Text excerpt Start Marker

Farmer Brooke Salvaggio, who runs the Urbavore farm with her husband, Dan Heryer, has her finger on the pulse of the urban-agriculture scene in Kansas City. Together they also run the downtown BadSeed Farmers Market (Friday nights from 4 to 9 p.m. at 1909 McGee, through February). Fat City threw four questions her way to find out how their farm is progressing and what's next for the ambitious couple.

(1) How has the farm been going? What's the latest on the property?

The farm is INTENSE to say the least. With the arrival of our first child in June, we certainly bit off more than we can chew. But, we are still chewing ... we haven't given up. Thus far, we have
managed to purchase 13.5 acres of urban land and rezone it for agricultural use. The city has never "down-zoned" a property before this instance ... (and certainly not for two crazy anarchist organic farmers!). We are in the process of taking this raw piece of land, now known as Urbavoreand transforming it into a diversified urban farmstead.

Text excerpt End Marker
Excerpted records Start Marker

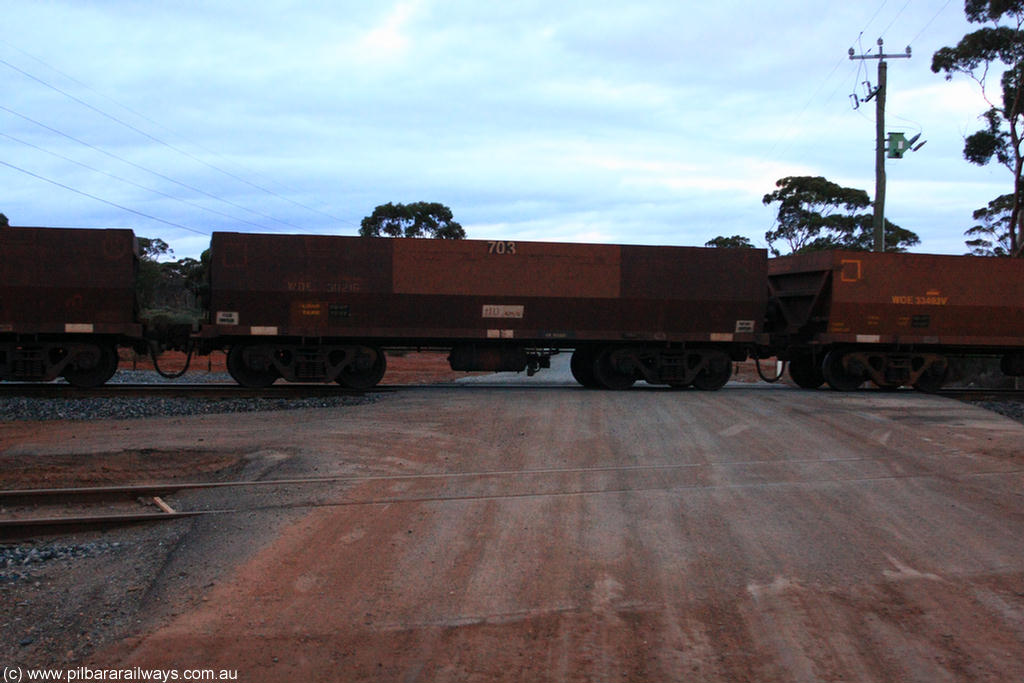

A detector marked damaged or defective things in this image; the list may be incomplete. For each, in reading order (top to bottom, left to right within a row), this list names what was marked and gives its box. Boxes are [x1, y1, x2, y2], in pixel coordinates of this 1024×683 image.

rusted metal surface [0, 227, 140, 335]
rusty railway waggon [0, 227, 142, 387]
rusty railway waggon [199, 232, 765, 389]
rusted metal surface [205, 235, 770, 350]
rusted metal surface [770, 249, 1024, 348]
rusty railway waggon [770, 250, 1024, 389]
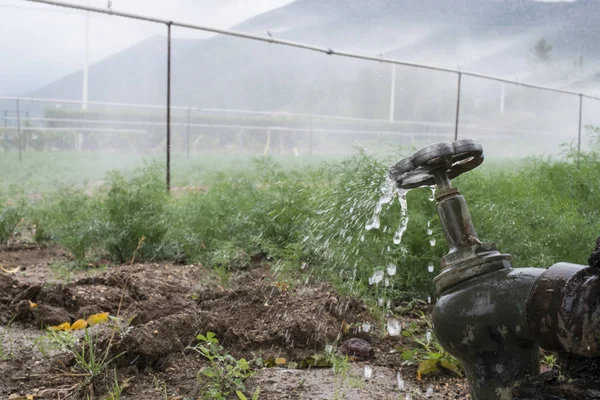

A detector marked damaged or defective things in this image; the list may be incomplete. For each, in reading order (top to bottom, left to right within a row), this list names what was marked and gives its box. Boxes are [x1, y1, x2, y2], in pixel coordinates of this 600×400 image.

rusted metal surface [528, 264, 600, 358]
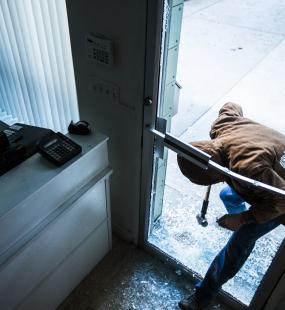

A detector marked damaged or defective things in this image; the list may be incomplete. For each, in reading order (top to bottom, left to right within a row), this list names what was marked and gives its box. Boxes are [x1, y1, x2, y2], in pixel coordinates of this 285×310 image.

broken glass door [144, 0, 284, 308]
shattered glass pane [148, 150, 284, 306]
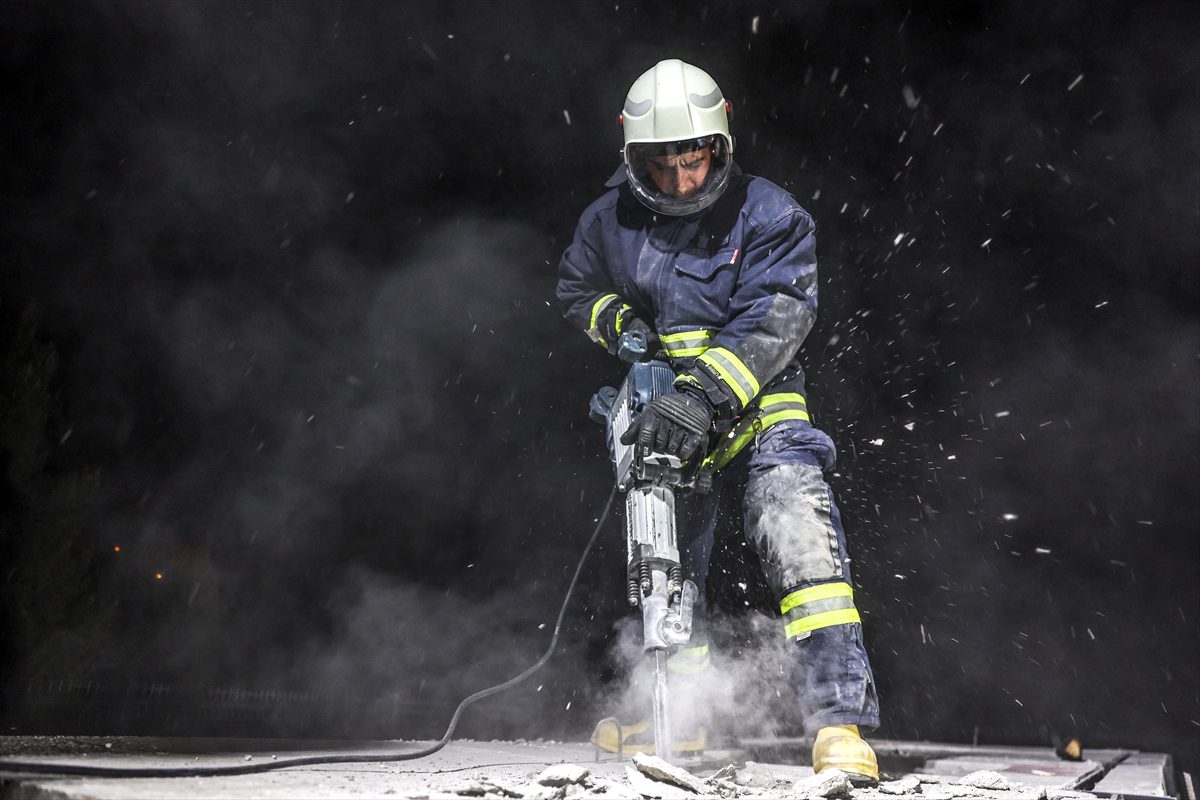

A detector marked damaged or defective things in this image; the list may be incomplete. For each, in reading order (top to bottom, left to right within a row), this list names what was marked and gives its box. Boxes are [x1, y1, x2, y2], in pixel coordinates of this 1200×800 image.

broken concrete chunk [537, 762, 592, 786]
broken concrete chunk [624, 767, 700, 796]
broken concrete chunk [633, 753, 705, 796]
broken concrete chunk [792, 767, 859, 796]
broken concrete chunk [883, 777, 926, 796]
broken concrete chunk [955, 772, 1012, 791]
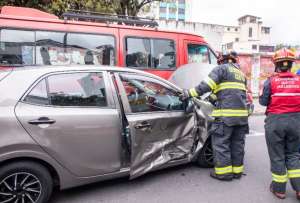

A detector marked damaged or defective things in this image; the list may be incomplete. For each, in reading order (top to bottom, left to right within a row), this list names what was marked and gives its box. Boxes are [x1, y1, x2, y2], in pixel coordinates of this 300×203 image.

damaged silver sedan [0, 66, 213, 202]
dented car door [113, 72, 200, 178]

Excerpted records End Marker

## Exercise requirements
(A) According to the interview about the Urbavore farm, how much urban land has the couple bought?
(B) From the Urbavore farm interview, transcribe the part that opens with the words containing "Farmer Brooke Salvaggio, who" and closes with "the ambitious couple.".
(C) Carry on with the interview about the Urbavore farm, writing the next part after its last sentence.

## Expected results
(A) 13.5 acres

(B)
Farmer Brooke Salvaggio, who runs the Urbavore farm with her husband, Dan Heryer, has her finger on the pulse of the urban-agriculture scene in Kansas City. Together they also run the downtown BadSeed Farmers Market (Friday nights from 4 to 9 p.m. at 1909 McGee, through February). Fat City threw four questions her way to find out how their farm is progressing and what's next for the ambitious couple.

(C)
We have planted out several orchards (primarily apples, pears, peaches, and plums), created habitat and pasture fencing for our free-range chickens, ducks and geese, and turned two acres into intensive "no-till" organic vegetable production, which is our main source of income until the tree fruits come on. Most notably, we have started the city's first Residential Composting Program. We accept all food scraps and some yard waste Wednesdays through Saturdays at Urbavore Urban Farm (5500 Bennington). We take this "dead food" and resurrect it. Resurrected food and waste can be purchased in the form of luscious organic produce at our weekly Farmstandevery Saturday through October. We accept food stamps at our Farmstand and double their value through the Beans & Greens program.

(2) Do you get a sense if new farmers are getting energized by the (slowly) changing climate toward urban farming?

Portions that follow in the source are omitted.